Seismic site effects in a deep alluvial basin: numerical analysis by the boundary element method

TL;DR

This paper uses the boundary element method to numerically analyze seismic site effects in Caracas, revealing amplification patterns, frequency dependencies, and validating results with microtremor recordings.

Contribution

It demonstrates the effectiveness of the boundary element method for analyzing seismic site effects in complex deep alluvial basins.

Findings

Maximum amplification factor of 25 in the basin

Site effects are frequency-dependent, occurring below 1 Hz and above 1 Hz

Numerical results agree well with microtremor data

Abstract

The main purpose of the paper is the numerical analysis of seismic site effects in Caracas (Venezuela). The analysis is performed considering the boundary element method in the frequency domain. A numerical model including a part of the local topography is considered, it involves a deep alluvial deposit on an elastic bedrock. The amplification of seismic motion (SH-waves, weak motion) is analyzed in terms of level, occurring frequency and location. In this specific site of Caracas, the amplification factor is found to reach a maximum value of 25. Site effects occur in the thickest part of the basin for low frequencies (below 1.0 Hz) and in two intermediate thinner areas for frequencies above 1.0 Hz.
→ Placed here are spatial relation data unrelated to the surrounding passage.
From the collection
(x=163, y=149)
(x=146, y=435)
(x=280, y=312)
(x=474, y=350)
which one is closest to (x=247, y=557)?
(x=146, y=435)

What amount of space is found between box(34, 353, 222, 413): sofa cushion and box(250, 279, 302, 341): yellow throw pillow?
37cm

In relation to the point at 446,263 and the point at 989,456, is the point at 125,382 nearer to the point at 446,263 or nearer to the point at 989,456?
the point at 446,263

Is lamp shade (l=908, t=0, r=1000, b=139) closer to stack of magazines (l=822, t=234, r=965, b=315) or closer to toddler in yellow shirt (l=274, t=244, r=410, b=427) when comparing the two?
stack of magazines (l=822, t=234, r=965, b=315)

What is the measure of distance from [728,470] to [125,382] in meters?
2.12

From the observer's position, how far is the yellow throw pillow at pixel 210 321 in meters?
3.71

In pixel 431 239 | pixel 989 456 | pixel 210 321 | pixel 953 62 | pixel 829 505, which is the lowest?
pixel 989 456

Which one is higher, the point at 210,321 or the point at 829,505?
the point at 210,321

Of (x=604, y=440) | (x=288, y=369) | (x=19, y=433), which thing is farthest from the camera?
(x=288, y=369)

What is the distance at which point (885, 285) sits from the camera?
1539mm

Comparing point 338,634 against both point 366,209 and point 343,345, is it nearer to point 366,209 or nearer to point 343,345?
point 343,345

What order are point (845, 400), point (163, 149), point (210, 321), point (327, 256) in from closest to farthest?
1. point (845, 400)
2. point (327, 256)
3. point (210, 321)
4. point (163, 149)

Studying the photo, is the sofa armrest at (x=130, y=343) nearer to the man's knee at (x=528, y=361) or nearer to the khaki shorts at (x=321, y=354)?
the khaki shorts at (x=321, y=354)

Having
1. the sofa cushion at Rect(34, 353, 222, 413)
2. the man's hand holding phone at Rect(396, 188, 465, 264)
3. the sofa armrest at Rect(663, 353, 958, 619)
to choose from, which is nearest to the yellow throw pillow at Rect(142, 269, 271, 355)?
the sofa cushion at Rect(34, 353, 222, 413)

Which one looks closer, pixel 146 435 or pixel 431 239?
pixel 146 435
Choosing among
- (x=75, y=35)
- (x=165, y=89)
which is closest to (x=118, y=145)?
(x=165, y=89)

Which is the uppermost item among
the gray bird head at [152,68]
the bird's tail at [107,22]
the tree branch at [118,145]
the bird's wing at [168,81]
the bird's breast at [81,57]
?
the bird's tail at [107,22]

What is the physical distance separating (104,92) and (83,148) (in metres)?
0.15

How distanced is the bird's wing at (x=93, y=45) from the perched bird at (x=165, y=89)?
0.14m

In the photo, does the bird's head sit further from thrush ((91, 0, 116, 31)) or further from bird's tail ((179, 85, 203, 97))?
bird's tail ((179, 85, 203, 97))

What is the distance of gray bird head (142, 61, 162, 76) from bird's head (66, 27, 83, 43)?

The influence of both incidence and shear wave velocities is also investigated. A comparison with microtremor recordings is presented afterwards. The results of both numerical and experimental approaches are in good agreement in terms of fundamental frequencies in the deepest part of the basin. The boundary element method appears to be a reliable and efficient approach for the analysis of seismic site effects.